To do :: Exactly the lines from the one holding "Hülle® Plating Flip" through the last line of the listing below must appear in the answer, and no pictures.

++++++++

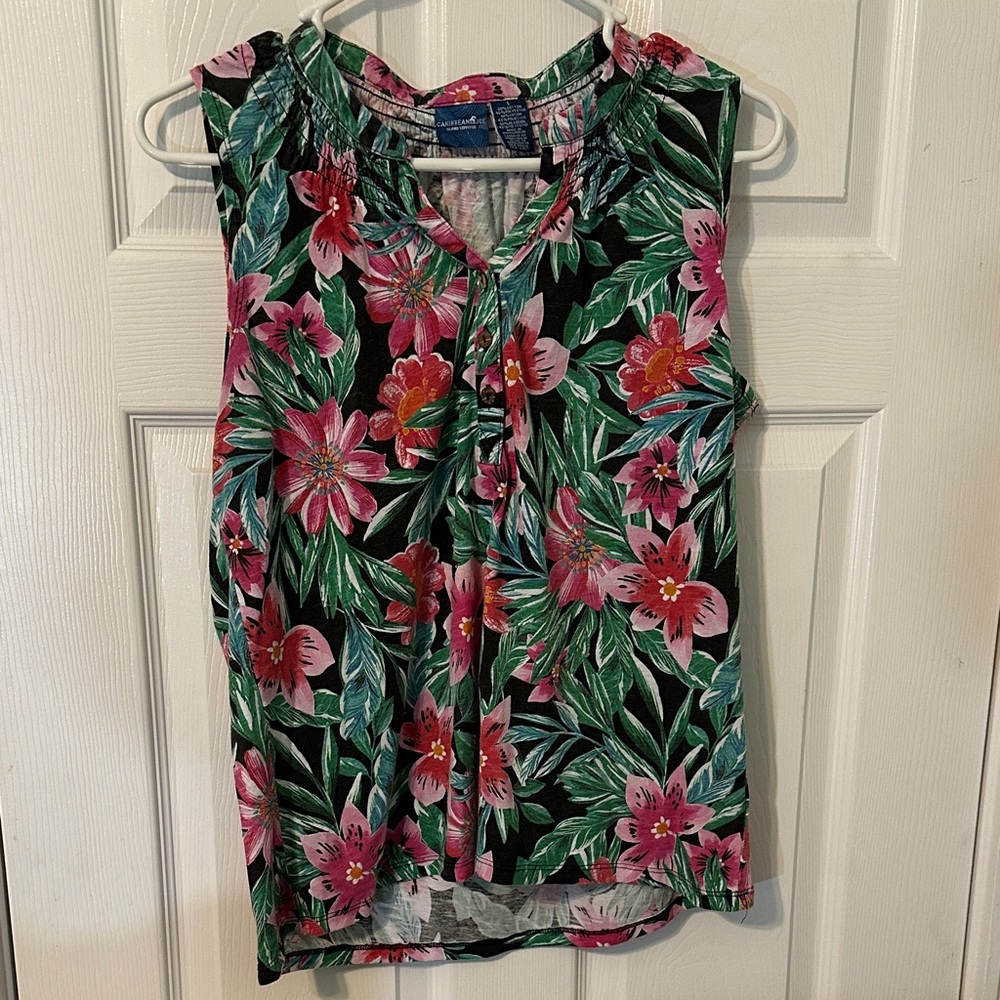 Caribbean Joe Tropical Floral Sleeveless Print Top Size L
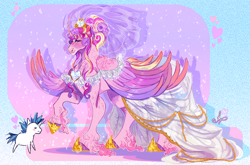 Size: 2938x1944 | Tagged: safe, artist:bunnari, princess cadance, shining armor, alicorn, pony, unicorn, g4, blush lines, blushing, bride, clothes, colored hooves, colored wings, curved horn, dress, duo, female, fetlock tuft, groom, horn, male, mare, meme, multicolored mane, multicolored wings, raised hoof, spread wings, stallion, straight horn, the bride and the ugly ass groom, wedding dress, wings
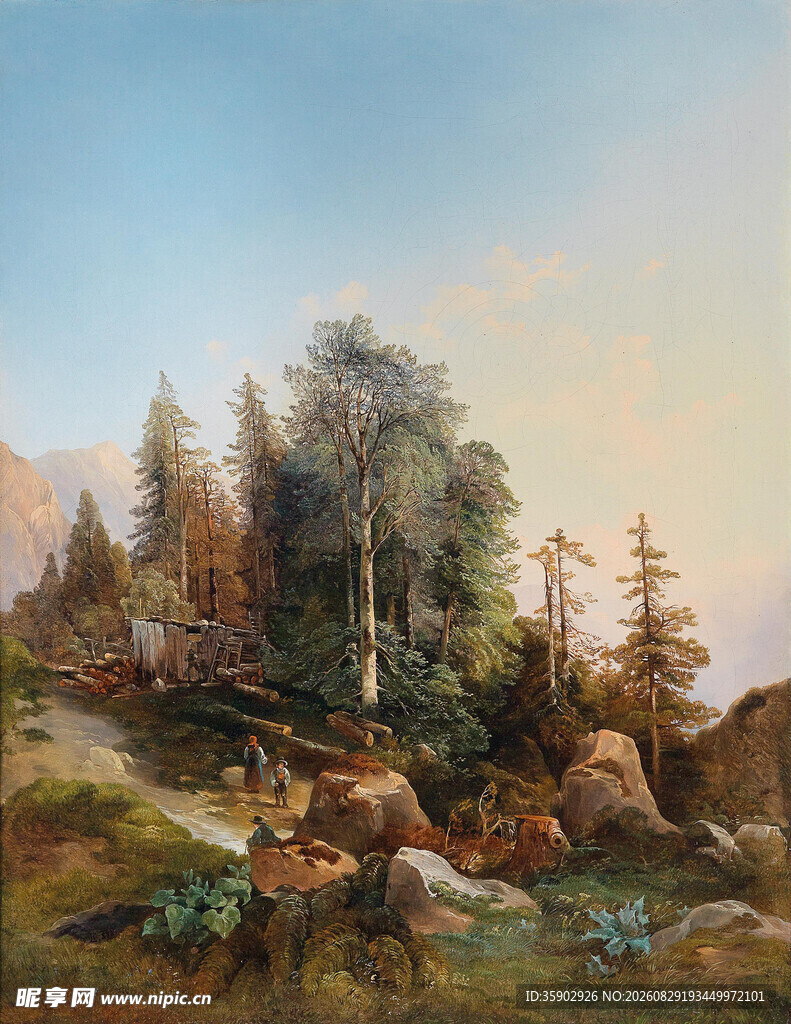 山林风景油画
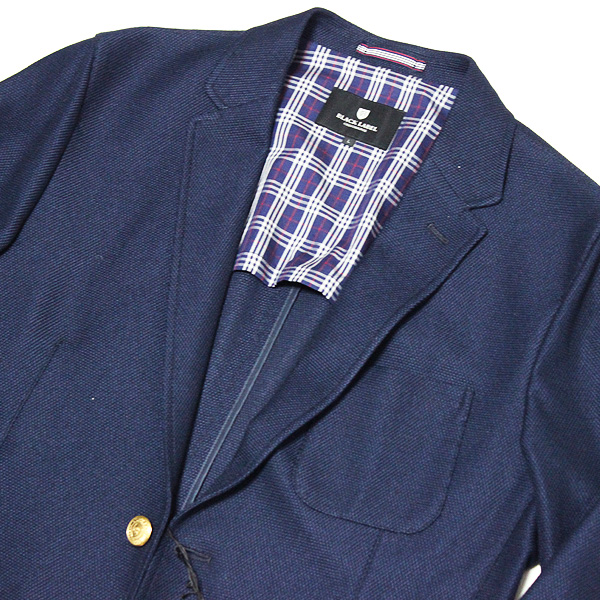 ブラックレーベル 新品ブラックレーベル クレストブリッジ 「クールマックス」 紺ブレ 金ボタン 2B テーラードジャケット Lサイズ■BLACK LABEL CRESTBRIDGE クレストブリッジ 二つ折り財布 黒×赤 BLACK LABEL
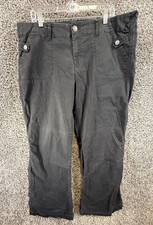Faded Glory Jeans Women's Size 18 Black Denim Dark Wash Straight Leg Fit Button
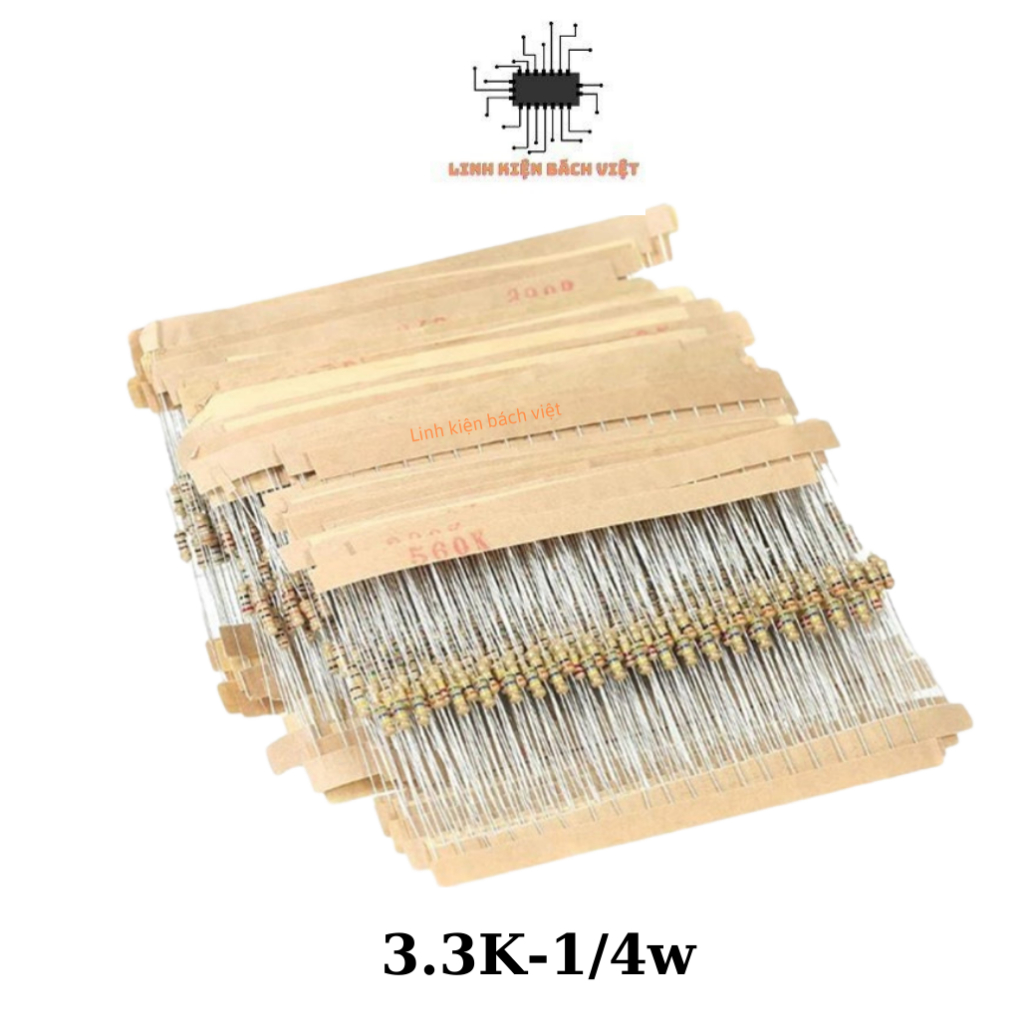 Điện trở 1/4W 3.3K (Túi 100c) chất lượng tốt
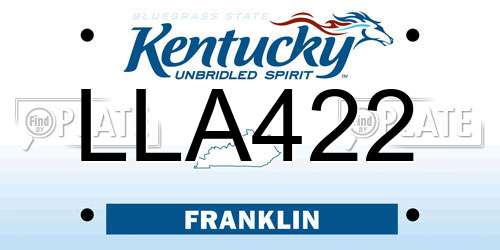 LLA422 Kentucky License Plate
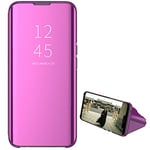 Hülle® Plating Flip Mirror Case Compatible for Xiaomi Redmi Note 9 Pro Max (Glamour Purple)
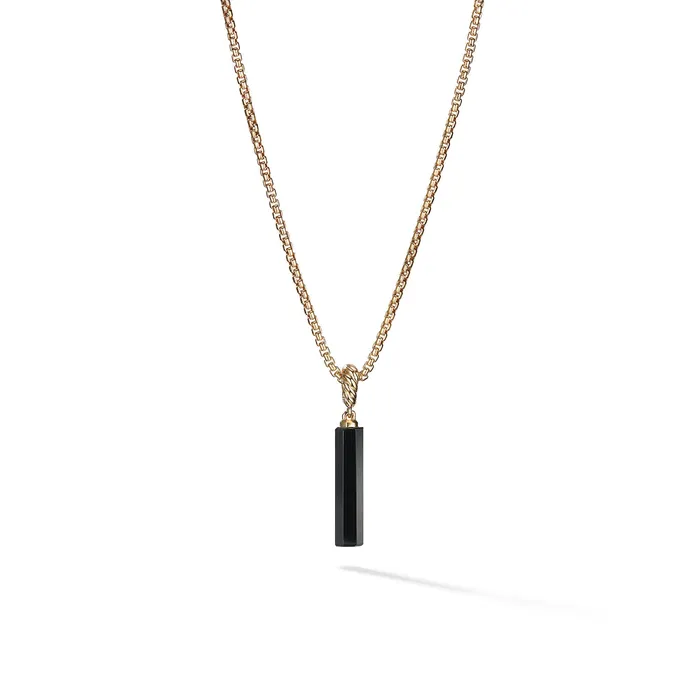 Necklaces David Yurman Barrel Amulet with Black Onyx and 18K Yellow Gold 20mm Necklaces David Yurman Barrel Amulet with Black Onyx and 18K Yellow Gold 20mm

++++++++

Response to the exercise ::
 Hülle® Plating Flip Mirror Case Compatible for Xiaomi Redmi Note 9 Pro Max (Glamour Purple)
 Necklaces David Yurman Barrel Amulet with Black Onyx and 18K Yellow Gold 20mm Necklaces David Yurman Barrel Amulet with Black Onyx and 18K Yellow Gold 20mm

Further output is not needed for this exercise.